I think EWOQ is much more than just a way to test algorithms or to catch spammers, but rather an extensive classification system that features prominently in the SERP's.
If this was just to catch spammers...then why have so many relevancy levels and this elite 'vital rank' they hand out they? Why cross reference these sites with specific queries?
If it is just to test the formula of the month...then why the extensive instructions on how to spot and label adult sites/scrapers/thin affiliates/hidden text/etc..? This sounds like stuff that goes on your permanent record. Plus it makes sense that some websites get this 'brand'/'vital'/'ownership' claim for certain keywords based on these manual reviews (such as the celebrity examples the guide gives).
Did some more searching on this program and found some interesting stuff... Apparently google doesn't hire these raters directly but uses a third party companies (like Lionbridge, Leapforce and Butler Hill) to do recruitment (apparently mostly targeted toward stay-at-home moms). The raters apparently do ad quality ratings and web quality ratings using a firefox plugin called 'EWOQ Mobile User Agent Switcher'. Apparently some websites have reported a telltale 'https://www.google.com/evaluation/search/rating/task-edit?task=#*$!#*$!' in their weblogs which may indicate they've been reviewed.
Perhaps in google's eyes, these stay-at-home moms are the 'ewoks' that will take down the imperial at-st spam walkers... Although their results are cross checked with each other, I doubt they're doing a good job. Many of these reviewers don't seem very technical and frequently get fired after poor performance reviews. Could explain why Cutts got so mock flustered during one of those google round table meetings as he described how difficult it was for reviewers to spot spam sites that were quite obvious to him.

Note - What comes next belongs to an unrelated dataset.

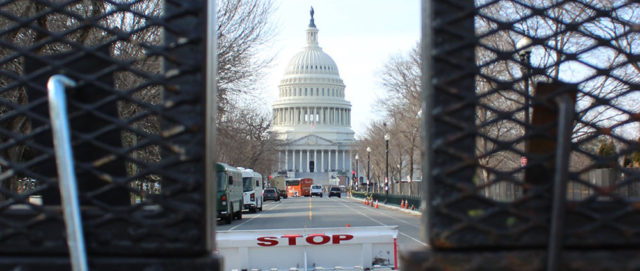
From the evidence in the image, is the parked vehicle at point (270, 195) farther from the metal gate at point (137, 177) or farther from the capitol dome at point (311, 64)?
the capitol dome at point (311, 64)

I actually don't think the web is too big for a project like this. Yeah, there are probably upwards of 200 billion websites in the world, but actual relevant, local websites the number will be a lot smaller and google would only really need to evaluate some of these sites at once. There are too many search queries too check (especially long tail ones), but we know google keeps track of how many times each phrase has been queried, so it would be easy for them to say only check into queries that breach 50k a month (which would elimnate the vast majority of queries and allow google to find the types of queries most targetted by spammers). Google could also use an internal audit mechanism to flag suspect sites for review, but it wouldn't surprise me if 99% of sites say page PR3+ have been reviewed by the EWOQ program.